Belle idée que celle de Michel Leclerc qui consiste à partir du néant intersidéral de la comédie à la française, entre grands chantiers expérimentaux et replis régressifs, pour naviguer à vue entre la naissance d’une vague et le creux d’une autre. En bref, faire de la glande un art mineur, mais un art quand même, un poil poseur un poil frondeur, juste ce qu’il faut pour ne pas couler à pic. J’invente rien est l’histoire d’un mec plus tout jeune (Kad) qui n’en a priori aucune, d’histoire. Passivité telle qu’alors même le film lancé et qu’on lui offre une femme amoureuse (Elsa Zylberstein) dans les bras, lui s’accroche à son plumard, trie les pistaches ouvertes des pistaches fermées. Personne ne lui en veut mais un peu quand même. J’invente rien se rêverait plutôt libertaire réaliste, d’où la révolte cool d’Elsa Zylberstein qui somme son Jules de trouver un boulot. Kad réfléchit à l’idée d’une invention pas trop compliquée à réaliser, pas trop chère non plus mais qui bouleverse la vie du consommateur. Son nom ? La poignette, ustensile bien pensé pour éviter de se scier les doigts avec les anses des sacs de supermarché.
Le problème, c’est qu’il faut soi-même trier la paresse volontaire du film de son incompétence inconsciente. D’abord la mise en scène : plutôt molle, entre Max Pecas et Fabien Onteniente, assez moche mais qui enlumine, par ce flottement, les lignes de force du scénario. Puis l’écriture, désespérément vouée à la posture sociétale. Très bobo crado maniéré : ode au quartier les plus cool du moment (Ménilmontant, c’est top populaire man, tu vois c’est la mixité des cultures), travail manuel revu et corrigé en glamour (de Zylberstein décoratrice d’intérieur, super mimi dans sa salopette pleine de peinture, à un jeune boucher sexy), complaisance sur la complicité régressive du couple dans un délire naturaliste période fin Klapisch début Attal, apologie de la poésie de bric et de broc (le final aberrant de conformisme faussement décontracté).
Mais avouons-le tout net, de ce grand bac à sable de lieux communs et de fantasmes de classe, on peut filtrer quelques pépites. La théorisation de la glande, lorsqu’elle est, rappelons-le, vouée stricto sensu à la fiction, est effectivement ce qu’il y a de mieux dans J’invente rien.
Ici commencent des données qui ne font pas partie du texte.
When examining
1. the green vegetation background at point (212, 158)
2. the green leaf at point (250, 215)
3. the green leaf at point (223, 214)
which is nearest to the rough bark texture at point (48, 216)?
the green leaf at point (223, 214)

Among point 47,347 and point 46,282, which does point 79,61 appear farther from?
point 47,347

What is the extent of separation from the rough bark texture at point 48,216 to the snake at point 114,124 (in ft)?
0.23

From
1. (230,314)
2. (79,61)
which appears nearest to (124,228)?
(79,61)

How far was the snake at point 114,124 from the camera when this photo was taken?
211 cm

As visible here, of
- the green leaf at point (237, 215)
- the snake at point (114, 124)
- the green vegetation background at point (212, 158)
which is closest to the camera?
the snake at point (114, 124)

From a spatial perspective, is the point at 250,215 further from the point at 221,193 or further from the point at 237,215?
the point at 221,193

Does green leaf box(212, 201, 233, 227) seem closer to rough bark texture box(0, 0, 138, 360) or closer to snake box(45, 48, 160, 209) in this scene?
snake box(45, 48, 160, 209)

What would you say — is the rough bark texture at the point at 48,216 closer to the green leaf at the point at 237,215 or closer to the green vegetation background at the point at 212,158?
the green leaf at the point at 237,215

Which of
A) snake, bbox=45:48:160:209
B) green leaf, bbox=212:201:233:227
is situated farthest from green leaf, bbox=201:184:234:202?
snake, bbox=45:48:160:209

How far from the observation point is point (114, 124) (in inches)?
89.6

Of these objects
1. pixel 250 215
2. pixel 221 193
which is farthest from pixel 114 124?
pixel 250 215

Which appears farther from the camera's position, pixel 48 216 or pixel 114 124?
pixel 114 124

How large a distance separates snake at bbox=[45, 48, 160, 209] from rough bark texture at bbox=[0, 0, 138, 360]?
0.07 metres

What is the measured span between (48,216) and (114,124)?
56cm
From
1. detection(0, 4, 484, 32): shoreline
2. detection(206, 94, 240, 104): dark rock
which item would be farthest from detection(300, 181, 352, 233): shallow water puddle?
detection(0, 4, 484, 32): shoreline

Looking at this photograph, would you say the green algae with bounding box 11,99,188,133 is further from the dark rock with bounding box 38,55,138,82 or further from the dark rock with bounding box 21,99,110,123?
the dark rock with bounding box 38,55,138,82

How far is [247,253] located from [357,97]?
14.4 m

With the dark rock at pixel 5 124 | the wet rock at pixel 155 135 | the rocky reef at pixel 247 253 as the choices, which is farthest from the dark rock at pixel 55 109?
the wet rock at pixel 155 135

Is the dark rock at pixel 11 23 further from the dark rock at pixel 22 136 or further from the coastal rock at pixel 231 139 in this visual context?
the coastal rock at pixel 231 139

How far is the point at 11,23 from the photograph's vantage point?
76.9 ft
Michel Leclerc assure lorsqu’il filme les obsessions fertilisées par la paresse, atteignant quelques éclats burlesques assez bluffant (la confection du prototype de la poignette, lutte permanente entre rêverie créative et désinvolture sclérosante) et construisant une formidable partition pour Kad, SDF réjouissant du rire télévisuel, intermittent ad hoc au cinéma, qui trouve ici le rôle de sa vie. Aussi bien dans le burlesque pur (gestuelle empesée parfois sublimée par des convulsions triviales, voire la séquence du clown) que dans l’exercice plus terre à terre de lanceur de vannes, il s’intègre surtout au film comme un corps évident, lavé de tout effort de performance. Grâce à lui, le film trouve une efficacité comique pas gagnée d’avance. Du bon boulot.